From the records below, transcribe exactly the lines that begin at the line with "Memorial Victims Dutch" and end at the line with "eatery homepage", both included.

============================================================

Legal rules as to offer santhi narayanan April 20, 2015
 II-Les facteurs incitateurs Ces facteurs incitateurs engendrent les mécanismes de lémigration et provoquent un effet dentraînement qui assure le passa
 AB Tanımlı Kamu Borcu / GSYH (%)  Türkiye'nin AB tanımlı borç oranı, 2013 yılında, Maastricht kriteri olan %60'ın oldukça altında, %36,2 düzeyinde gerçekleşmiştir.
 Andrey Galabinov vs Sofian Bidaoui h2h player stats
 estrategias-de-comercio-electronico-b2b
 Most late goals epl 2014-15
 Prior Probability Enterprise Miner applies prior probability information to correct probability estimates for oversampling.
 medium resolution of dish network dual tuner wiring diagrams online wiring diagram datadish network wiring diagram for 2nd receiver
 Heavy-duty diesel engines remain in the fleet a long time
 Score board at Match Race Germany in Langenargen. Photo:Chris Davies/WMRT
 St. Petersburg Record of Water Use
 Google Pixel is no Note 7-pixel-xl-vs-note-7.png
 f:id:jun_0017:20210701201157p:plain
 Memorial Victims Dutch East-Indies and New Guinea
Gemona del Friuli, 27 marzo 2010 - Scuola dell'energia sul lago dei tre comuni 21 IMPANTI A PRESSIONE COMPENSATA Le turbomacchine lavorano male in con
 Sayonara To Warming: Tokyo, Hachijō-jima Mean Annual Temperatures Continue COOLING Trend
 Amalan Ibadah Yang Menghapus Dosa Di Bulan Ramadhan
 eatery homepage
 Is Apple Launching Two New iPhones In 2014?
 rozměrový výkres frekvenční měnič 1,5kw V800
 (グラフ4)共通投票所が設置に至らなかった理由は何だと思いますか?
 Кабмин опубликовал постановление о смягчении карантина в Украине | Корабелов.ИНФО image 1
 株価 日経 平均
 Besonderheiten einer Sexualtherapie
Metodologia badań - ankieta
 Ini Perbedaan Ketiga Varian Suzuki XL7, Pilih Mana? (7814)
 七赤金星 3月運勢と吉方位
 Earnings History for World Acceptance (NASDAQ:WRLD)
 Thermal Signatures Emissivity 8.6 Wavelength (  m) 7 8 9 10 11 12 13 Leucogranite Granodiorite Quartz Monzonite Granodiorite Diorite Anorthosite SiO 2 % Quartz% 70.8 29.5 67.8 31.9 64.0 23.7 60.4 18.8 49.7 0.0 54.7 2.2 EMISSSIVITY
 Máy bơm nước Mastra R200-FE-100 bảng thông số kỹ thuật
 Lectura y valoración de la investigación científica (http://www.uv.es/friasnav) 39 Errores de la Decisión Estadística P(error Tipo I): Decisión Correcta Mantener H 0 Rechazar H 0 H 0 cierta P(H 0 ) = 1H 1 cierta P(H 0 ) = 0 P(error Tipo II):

============================================================

→ EXERCISE OUTPUT:
 Memorial Victims Dutch East-Indies and New Guinea
Gemona del Friuli, 27 marzo 2010 - Scuola dell'energia sul lago dei tre comuni 21 IMPANTI A PRESSIONE COMPENSATA Le turbomacchine lavorano male in con
 Sayonara To Warming: Tokyo, Hachijō-jima Mean Annual Temperatures Continue COOLING Trend
 Amalan Ibadah Yang Menghapus Dosa Di Bulan Ramadhan
 eatery homepage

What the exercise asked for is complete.